Data entries:
* * * * * * * * *

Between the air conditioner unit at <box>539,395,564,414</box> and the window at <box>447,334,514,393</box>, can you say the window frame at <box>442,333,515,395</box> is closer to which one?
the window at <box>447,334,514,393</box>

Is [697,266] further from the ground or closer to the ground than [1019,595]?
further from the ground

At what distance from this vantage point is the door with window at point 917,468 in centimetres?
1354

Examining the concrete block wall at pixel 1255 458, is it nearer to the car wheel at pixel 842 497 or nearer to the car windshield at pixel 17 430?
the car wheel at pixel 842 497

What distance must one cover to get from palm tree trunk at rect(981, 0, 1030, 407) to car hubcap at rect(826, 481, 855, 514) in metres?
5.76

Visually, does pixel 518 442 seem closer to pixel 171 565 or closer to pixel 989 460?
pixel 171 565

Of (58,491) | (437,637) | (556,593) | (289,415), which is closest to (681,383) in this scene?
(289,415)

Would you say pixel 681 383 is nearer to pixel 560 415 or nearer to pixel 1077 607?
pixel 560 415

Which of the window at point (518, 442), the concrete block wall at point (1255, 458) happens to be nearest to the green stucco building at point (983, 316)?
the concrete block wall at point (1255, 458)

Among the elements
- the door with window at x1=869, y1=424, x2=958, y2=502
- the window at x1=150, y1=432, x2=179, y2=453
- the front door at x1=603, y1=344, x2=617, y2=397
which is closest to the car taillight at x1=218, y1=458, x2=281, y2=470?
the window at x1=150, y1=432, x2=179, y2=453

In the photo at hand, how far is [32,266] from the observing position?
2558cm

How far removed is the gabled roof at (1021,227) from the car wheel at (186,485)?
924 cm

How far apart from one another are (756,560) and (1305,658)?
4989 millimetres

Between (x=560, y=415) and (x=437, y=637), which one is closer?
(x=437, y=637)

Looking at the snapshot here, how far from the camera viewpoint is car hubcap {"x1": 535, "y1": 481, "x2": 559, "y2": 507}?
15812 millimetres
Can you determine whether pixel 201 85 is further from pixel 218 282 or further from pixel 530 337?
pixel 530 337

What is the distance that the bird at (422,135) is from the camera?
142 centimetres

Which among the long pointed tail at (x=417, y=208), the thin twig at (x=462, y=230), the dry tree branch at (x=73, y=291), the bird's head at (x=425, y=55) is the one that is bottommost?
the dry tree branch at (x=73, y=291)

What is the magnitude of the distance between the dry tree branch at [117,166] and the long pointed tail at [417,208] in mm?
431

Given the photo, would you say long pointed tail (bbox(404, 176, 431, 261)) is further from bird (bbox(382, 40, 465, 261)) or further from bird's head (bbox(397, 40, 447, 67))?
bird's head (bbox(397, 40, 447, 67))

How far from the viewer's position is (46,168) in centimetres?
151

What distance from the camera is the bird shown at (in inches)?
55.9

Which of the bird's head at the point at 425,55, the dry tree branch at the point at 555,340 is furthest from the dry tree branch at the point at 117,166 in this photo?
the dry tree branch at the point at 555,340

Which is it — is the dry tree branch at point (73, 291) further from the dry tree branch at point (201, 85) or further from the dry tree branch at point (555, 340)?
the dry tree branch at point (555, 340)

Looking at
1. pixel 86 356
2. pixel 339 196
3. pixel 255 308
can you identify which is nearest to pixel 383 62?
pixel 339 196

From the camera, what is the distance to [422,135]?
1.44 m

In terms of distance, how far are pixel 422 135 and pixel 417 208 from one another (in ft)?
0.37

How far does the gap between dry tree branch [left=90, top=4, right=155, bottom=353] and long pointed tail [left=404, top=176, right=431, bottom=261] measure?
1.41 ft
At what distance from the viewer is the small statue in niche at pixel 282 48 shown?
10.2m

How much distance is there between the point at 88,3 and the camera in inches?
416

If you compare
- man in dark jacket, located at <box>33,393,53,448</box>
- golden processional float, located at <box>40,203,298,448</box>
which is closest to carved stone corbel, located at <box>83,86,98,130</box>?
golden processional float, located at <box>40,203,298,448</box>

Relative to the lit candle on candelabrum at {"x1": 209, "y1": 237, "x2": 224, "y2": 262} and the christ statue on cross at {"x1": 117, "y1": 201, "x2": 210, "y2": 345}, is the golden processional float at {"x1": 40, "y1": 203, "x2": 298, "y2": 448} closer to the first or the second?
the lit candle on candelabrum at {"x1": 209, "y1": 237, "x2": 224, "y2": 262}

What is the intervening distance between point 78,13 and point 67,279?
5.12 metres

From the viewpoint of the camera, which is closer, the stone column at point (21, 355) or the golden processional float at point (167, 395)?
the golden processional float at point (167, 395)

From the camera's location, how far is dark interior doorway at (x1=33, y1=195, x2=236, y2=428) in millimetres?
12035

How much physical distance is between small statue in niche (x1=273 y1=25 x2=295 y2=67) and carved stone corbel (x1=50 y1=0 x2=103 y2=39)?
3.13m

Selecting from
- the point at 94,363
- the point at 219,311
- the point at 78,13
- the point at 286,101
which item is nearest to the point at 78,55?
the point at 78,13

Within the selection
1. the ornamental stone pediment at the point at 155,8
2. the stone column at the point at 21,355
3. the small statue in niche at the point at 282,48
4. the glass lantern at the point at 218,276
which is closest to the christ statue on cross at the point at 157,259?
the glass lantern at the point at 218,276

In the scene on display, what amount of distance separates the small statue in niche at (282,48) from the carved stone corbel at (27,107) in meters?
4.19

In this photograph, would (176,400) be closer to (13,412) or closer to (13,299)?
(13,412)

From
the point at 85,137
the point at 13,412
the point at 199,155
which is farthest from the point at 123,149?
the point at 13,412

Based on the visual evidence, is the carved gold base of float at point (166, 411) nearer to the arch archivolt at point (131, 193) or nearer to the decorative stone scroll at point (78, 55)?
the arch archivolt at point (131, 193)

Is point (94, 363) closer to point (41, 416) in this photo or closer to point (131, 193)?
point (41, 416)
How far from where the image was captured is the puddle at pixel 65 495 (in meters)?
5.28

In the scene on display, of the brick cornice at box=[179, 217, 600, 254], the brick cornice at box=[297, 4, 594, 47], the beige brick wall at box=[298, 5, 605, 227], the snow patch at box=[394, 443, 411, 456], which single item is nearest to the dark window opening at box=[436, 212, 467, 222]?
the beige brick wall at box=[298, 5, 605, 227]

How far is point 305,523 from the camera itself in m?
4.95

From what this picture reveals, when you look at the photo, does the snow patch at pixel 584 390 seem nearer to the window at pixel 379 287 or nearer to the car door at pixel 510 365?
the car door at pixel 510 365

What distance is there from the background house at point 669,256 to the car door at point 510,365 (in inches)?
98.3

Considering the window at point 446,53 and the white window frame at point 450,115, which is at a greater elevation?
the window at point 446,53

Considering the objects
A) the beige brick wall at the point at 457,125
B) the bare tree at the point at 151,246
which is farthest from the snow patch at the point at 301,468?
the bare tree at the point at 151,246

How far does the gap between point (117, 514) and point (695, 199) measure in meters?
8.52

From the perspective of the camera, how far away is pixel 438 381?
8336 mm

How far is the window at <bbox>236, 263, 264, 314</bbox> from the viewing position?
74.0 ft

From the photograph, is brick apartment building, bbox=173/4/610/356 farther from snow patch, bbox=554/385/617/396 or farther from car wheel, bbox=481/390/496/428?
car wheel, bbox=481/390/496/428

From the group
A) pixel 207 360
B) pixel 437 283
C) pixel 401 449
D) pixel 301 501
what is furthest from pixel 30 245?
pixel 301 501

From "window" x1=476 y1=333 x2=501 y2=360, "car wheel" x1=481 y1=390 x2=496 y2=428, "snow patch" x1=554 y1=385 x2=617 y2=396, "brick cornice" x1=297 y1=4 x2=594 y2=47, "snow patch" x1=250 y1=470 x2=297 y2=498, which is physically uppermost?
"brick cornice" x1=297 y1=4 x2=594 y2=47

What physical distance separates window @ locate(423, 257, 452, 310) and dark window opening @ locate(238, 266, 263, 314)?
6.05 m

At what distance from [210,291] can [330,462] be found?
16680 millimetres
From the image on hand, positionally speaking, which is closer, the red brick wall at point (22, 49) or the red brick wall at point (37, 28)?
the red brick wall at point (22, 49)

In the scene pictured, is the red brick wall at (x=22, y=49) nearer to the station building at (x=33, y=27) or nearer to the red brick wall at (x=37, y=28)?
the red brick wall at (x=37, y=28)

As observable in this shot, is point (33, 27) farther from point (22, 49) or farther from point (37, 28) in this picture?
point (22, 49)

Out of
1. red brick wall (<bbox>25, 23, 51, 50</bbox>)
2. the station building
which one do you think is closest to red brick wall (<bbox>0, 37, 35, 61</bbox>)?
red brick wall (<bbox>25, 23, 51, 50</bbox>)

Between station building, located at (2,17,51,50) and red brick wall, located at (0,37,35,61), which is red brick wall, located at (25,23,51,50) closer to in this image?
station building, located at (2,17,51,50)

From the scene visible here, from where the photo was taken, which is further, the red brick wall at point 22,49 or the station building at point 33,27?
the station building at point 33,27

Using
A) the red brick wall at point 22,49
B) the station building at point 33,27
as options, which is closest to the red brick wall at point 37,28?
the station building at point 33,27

* * * * * * * * *

▶ [DIRECTION]:
The lines to reproduce run from the line containing "As observable in" to the end of the listing; write them out exactly and add nothing.

▶ [PROBLEM SOLUTION]:
As observable in this shot, is point (33, 27) farther from point (22, 49) or farther from point (37, 28) in this picture?
point (22, 49)

Out of
1. red brick wall (<bbox>25, 23, 51, 50</bbox>)
2. the station building
which one do you think is closest to red brick wall (<bbox>0, 37, 35, 61</bbox>)?
red brick wall (<bbox>25, 23, 51, 50</bbox>)

Between station building, located at (2,17,51,50) and red brick wall, located at (0,37,35,61), which is red brick wall, located at (25,23,51,50) closer to in this image?
station building, located at (2,17,51,50)

From the scene visible here, from where the photo was taken, which is further, the red brick wall at point 22,49 or the station building at point 33,27?
the station building at point 33,27

Using
A) the red brick wall at point 22,49
B) the station building at point 33,27
as options, which is closest to the red brick wall at point 37,28?
the station building at point 33,27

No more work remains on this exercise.